Following Colorado Ruling, Texas Lt Gov Suggests Biden Should Be Taken Off His State's Ballot
Four Democrat-appointed judges on the Colorado Supreme Court potentially opened a Pandora’s box with their Tuesday ruling barring former President Donald Trump from the 2024 ballot.
In the 4-3 ruling, the court cited Section 3 of the 14th Amendment, which provides that anyone who has sworn an oath to the Constitution and then “engaged in insurrection or rebellion against the same, or given aid or comfort to the enemies thereof” is ineligible for office.
It was adopted after the Civil War as a way to bar from office those who fought for or materially supported the Confederacy.
Republicans could make the same type of charge against President Joe Biden if the Democrats want to play this game.
They could point to Article II, Section 3 of the Constitution, which provides that the president shall “take Care that the Laws be faithfully executed.”
Among other issues, Biden has, in effect, opened the southern border, leading to record illegal immigration into the U.S. and creating a grave security risk to the American people.
During fiscal year 2023, over 150 people on the terror watch list were apprehended at the border, on top of nearly 100 last year, The New York Times reported. Who knows how many made it through, given the flood of illegal migrants coming in?
That is to say nothing of the fentanyl pouring in, killing over 100,000 Americans a year.
Texas Lt. Gov. Dan Patrick suggested the chaos at the border could be grounds to remove Biden from his state’s 2024 ballot.
“Maybe we should take Joe Biden off the ballot in Texas for allowing 8 million people to cross the border since he’s been president, disrupting our state far more than anything anyone else has done in recent history,” Patrick told Fox News host Laura Ingraham on Tuesday night.
Lt Gov Dan Patrick: We have a bill that will survive a Supreme Court challenge. pic.twitter.com/NzrKrozfTB
— Laura Ingraham (@IngrahamAngle) December 20, 2023
The lieutenant governor noted that 10,000-plus migrants are crossing the border every day. The number of people who have entered the country since Biden took office matches the entire population of the 12th-largest state, he said.
Patrick was discussing a bill signed by Texas Gov. Greg Abbott on Monday making illegal immigration into Texas a violation of state law.
The four Colorado judges decided on their own that Trump engaged in insurrection and therefore under the U.S. Constitution should not appear on the state’s ballot.
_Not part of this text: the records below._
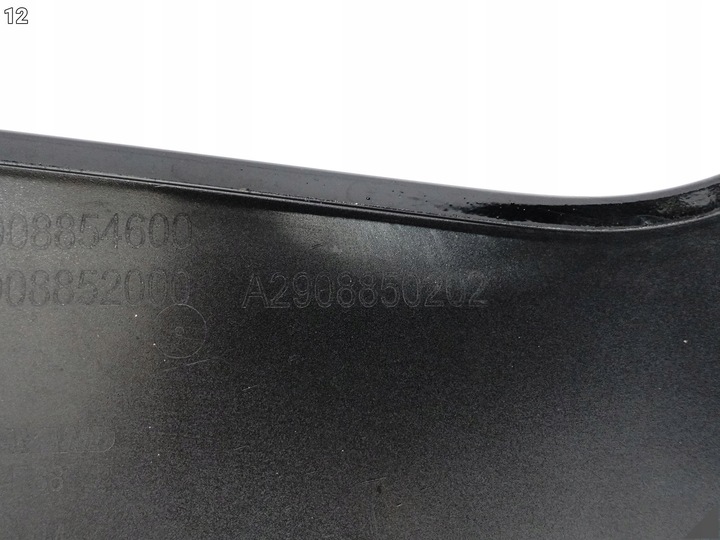 фото №13, Mercedes x290 4-door amg gt 63 18- бампер спойлер диффузор накладка зад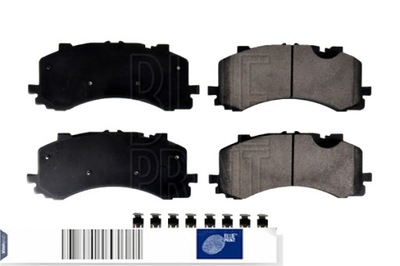 BLUE PRINT ZAPATAS DE FRENADO PARTE DELANTERA AUDI A6 ALLROAD C8 A6 C8 A7 A8 D5  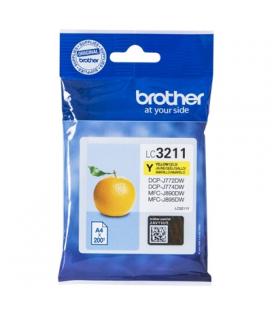 Brother Cartucho LC3211Y Yellow Blister - Imagen 1
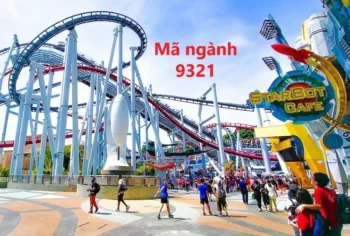 Mã ngành 9321: Hoạt động của các công viên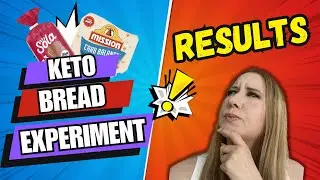 Keto Bread Impact: Weight Loss Experiment SHOCKING Results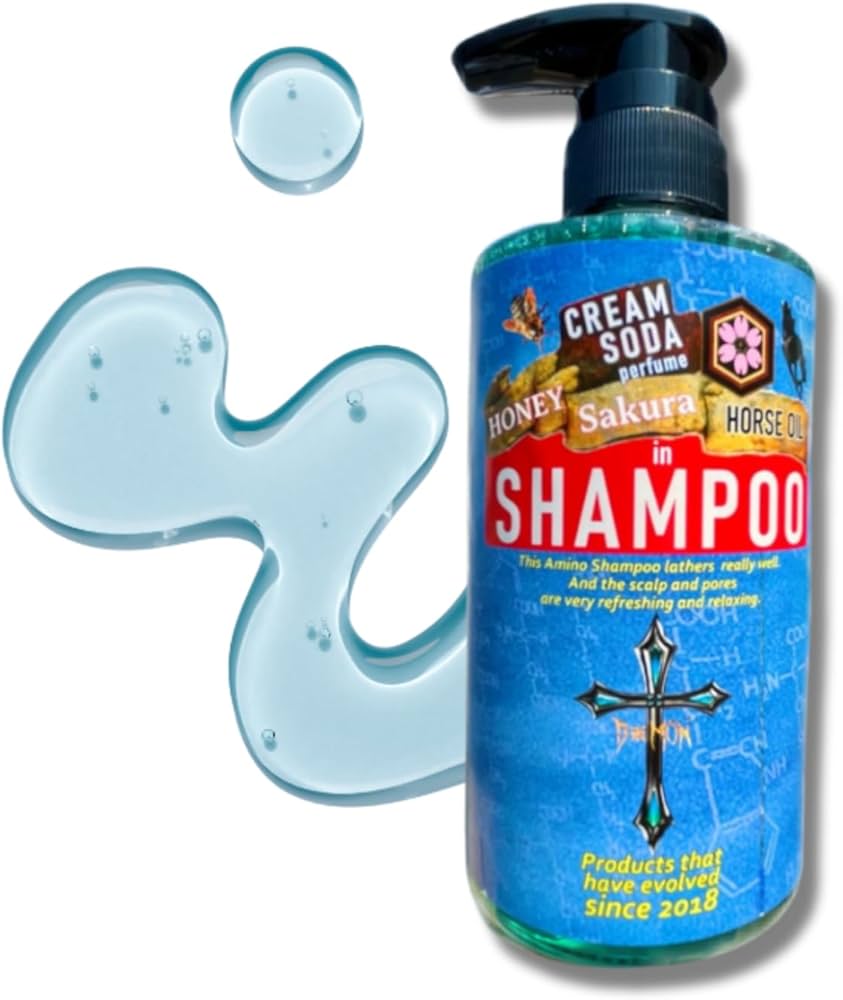 Amazon | Daemon アミノシャンプー (CREAM SODAの香り) | D卍MON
Trump hasn’t been convicted or even charged with engaging in an “insurrection,” and there can be little doubt that special counsel Jack Smith would have brought such charges if he felt he could get a conviction.
It is a violation of federal law to engage in a rebellion or insurrection, with a maximum penalty of 10 years in prison.
Smith’s election interference case alleges that Trump made false statements about the integrity of the 2020 election, which led to the Capitol incursion, as if the participants were not independent actors who could have had their own concerns about the election.
Recall that on Jan. 6, 2021, Trump encouraged his supporters to “peacefully and patriotically make your voices heard.” Doesn’t sound like a rebellion or insurrection to me.
Following the speech, Trump reiterated that he did not support violence.
The vast majority of the protesters did just what he said. A relative few engaged in violence, but it should be noted that none of them fired any shots or has even been charged with taking a gun into the Capitol. None of the Jan. 6 defendants has been charged with insurrection, either.
The only shot fired that day was by Capitol Police officer Michael Byrd, who killed unarmed protester Ashli Babbitt.
By contrast, during the Civil War, millions of shots were fired and hundreds of thousands died. That was an insurrection against the federal government.
By the way, the last time Democratic officials decided to remove a Republican candidate from the presidential race was 1860, when Abraham Lincoln did not appear on 10 Southern state’s ballots.
Hopefully, the U.S. Supreme Court will make quick work of the Colorado case and rule that the people, not state officials, should decide who the next president will be.